Cette dynamique illustre deux tendances principales. Premièrement, les investisseurs sont de moins en moins nombreux à financer un grand nombre de projets, préférant concentrer leurs fonds sur des acteurs jugés probables ou dominants. Deuxièmement, les montants moyens des tours de table continuent de croître, dépassant souvent le milliard de dollars. Parmi les levées les plus spectaculaires de 2025 figure l’investissement record de 40 Md$ réalisé par SoftBank dans OpenAI (dépassé depuis par celui de 50 Md$ d'Amazon dans le cadre du dernier financement à 110 Md$ du spécialiste IA), qui s’impose comme l’une des plus importantes injections de capitaux dans une société non cotée de l’histoire. Un montant largement supérieur aux 14,3 Md$ injectés par Meta dans Scale AI.
Moins de start-ups financées mais des montants par entreprise en hausse
Depuis 2022, les start-ups IA captent une part croissante du capital-risque mondial, alors que les investissements dans les autres secteurs se stabilisent ou diminuent. En 2025, l’IA représente pour la première fois plus de la moitié de tous les investissements en capital-risque, un basculement amorcé dès le dernier trimestre 2024 lorsque le financement a atteint 66,7 Md $. Cette progression s’explique en grande partie par quelques très grosses opérations : OpenAI, Databricks, Anthropic et xAI ont levé des fonds de plusieurs milliards de dollars chacun, faisant grimper la valeur moyenne des transactions et établissant une nouvelle référence pour les investissements trimestriels.

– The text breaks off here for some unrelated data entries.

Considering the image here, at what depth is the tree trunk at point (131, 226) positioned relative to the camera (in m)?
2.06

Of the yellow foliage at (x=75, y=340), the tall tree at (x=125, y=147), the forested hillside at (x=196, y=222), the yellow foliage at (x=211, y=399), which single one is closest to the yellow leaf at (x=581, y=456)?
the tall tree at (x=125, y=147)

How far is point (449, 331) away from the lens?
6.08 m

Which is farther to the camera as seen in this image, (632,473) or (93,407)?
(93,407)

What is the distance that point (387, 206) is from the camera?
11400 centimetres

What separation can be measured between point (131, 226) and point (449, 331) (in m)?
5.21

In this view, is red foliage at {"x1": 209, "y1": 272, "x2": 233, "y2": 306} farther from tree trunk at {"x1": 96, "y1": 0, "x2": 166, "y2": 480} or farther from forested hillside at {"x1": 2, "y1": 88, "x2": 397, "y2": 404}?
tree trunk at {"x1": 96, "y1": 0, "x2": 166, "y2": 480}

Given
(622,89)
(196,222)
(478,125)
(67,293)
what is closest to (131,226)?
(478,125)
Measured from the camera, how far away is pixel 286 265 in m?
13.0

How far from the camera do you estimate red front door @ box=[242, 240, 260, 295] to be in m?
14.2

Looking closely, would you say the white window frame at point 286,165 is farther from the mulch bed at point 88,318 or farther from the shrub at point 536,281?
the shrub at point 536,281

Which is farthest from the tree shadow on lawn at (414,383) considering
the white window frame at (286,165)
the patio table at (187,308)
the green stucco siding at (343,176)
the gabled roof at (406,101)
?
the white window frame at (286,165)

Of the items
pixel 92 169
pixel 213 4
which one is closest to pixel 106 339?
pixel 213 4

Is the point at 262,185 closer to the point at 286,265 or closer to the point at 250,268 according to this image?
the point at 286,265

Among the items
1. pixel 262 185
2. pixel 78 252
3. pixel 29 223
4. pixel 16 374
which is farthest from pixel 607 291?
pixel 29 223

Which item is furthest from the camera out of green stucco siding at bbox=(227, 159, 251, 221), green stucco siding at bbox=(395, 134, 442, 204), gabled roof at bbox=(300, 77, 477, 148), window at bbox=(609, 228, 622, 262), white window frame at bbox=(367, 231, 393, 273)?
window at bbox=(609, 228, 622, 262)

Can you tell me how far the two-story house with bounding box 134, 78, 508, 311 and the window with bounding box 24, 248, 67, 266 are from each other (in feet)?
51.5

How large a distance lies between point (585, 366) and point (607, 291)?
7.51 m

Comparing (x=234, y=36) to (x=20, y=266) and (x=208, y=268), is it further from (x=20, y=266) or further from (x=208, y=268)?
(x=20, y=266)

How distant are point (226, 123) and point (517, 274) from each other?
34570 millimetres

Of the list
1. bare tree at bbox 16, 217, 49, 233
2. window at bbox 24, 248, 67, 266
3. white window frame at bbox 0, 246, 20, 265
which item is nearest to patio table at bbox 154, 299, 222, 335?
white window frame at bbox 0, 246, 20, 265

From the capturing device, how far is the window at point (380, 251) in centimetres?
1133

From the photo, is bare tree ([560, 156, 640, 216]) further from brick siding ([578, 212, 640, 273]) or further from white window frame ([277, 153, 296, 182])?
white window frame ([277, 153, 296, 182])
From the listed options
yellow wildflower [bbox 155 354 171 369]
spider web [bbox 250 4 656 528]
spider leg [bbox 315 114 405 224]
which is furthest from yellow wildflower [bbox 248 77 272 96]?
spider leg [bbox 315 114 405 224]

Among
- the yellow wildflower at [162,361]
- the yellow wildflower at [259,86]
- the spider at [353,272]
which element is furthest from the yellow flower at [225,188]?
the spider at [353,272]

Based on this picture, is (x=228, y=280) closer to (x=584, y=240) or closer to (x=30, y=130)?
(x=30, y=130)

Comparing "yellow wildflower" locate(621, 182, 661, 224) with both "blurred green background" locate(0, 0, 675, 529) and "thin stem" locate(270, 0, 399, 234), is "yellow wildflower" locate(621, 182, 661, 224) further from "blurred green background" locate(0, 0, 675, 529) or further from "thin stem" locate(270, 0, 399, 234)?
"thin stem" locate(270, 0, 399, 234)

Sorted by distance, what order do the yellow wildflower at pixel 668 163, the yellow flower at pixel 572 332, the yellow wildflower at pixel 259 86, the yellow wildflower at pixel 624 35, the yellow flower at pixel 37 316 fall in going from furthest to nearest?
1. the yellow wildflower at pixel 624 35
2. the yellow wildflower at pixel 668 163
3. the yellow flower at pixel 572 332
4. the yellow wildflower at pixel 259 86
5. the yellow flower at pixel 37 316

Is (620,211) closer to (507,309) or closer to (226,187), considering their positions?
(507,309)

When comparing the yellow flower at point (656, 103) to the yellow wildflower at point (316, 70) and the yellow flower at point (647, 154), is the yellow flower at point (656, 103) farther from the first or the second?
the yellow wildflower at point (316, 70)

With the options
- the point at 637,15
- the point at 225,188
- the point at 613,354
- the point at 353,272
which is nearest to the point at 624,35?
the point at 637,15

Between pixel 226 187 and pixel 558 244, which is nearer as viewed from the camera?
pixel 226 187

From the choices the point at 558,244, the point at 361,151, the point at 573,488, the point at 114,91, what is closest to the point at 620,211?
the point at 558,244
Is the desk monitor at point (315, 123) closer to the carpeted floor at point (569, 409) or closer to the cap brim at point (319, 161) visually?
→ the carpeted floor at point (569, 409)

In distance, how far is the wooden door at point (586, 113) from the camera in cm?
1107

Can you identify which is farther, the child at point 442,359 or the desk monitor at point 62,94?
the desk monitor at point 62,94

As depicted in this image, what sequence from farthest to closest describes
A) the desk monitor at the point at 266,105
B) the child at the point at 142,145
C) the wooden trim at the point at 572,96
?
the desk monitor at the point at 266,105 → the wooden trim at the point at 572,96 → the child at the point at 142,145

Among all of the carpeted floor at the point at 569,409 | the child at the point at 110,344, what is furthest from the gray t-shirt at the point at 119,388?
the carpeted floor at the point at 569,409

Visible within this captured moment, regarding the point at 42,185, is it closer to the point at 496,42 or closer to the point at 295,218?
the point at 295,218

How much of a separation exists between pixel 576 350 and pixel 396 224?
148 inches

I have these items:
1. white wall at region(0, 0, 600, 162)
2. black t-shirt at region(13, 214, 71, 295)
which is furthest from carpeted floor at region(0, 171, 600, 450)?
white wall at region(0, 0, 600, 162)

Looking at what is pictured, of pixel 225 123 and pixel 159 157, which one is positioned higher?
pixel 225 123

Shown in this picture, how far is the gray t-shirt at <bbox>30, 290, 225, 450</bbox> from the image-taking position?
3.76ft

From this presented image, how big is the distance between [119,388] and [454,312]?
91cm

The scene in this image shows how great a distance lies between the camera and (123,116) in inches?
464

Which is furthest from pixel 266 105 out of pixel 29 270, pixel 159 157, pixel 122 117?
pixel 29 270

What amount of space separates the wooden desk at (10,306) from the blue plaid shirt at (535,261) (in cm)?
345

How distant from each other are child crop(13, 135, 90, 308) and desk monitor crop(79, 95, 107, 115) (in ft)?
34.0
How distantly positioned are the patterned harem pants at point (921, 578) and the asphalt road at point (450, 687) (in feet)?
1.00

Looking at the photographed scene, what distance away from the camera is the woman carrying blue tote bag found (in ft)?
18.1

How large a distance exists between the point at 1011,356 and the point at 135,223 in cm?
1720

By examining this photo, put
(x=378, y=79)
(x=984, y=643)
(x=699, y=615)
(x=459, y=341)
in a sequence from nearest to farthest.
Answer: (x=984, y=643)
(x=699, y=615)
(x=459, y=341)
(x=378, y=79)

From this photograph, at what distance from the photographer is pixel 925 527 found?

Tout au long de 2025, le financement reste élevé : 75,5 Md$ au premier trimestre, 56,9 Md$ au deuxième, puis 65,4 Md$ au troisième et 72,4 Md$ au dernier trimestre. En parallèle, les autres secteurs ont levé entre 56 et 66 Md$ par trimestre. L’IA représente donc systématiquement environ la moitié, voire plus, du capital-risque mondial. Malgré cette augmentation des montants, le nombre de transactions trimestrielles reste stable, entre 2 700 et 3 300 accords, alors que le marché global du capital-risque continue de se contracter. Les investisseurs privilégient désormais les start-ups ayant un potentiel technologique et commercial éprouvé, concentrant les fonds sur un nombre restreint d’acteurs majeurs.
Des investissements géographiquement inégaux
Les financements en IA restent largement dominés par l’Amérique du Nord. En 2025, les start-ups nord-américaines ont levé 214,5 Md $, soit près de 80 % des investissements mondiaux dans le secteur. L’IA représentait 63,8 % de tout le capital-risque dans la région, confirmant que la majorité des fonds étaient concentrés sur ce domaine. Cette concentration reflète la confiance des investisseurs dans les entreprises qui construisent l’infrastructure derrière le boom de l’IA, du matériel haute performance aux plateformes cloud d’inférence.
En Europe, la croissance est plus modérée. Les start-ups ont levé 36,7 Md$, soit 13,6 % du total mondial, et l’IA représentait 43,4 % du capital-risque européen. Quelques entreprises se distinguent, comme la française Mistral AI et la britannique Nscale, qui ont levé plusieurs milliards de dollars, se positionnant parmi les leaders européens du secteur. Globalement, l’investissement reste sélectif, privilégiant les start-ups disposant d’une technologie éprouvée et d’un fort potentiel commercial.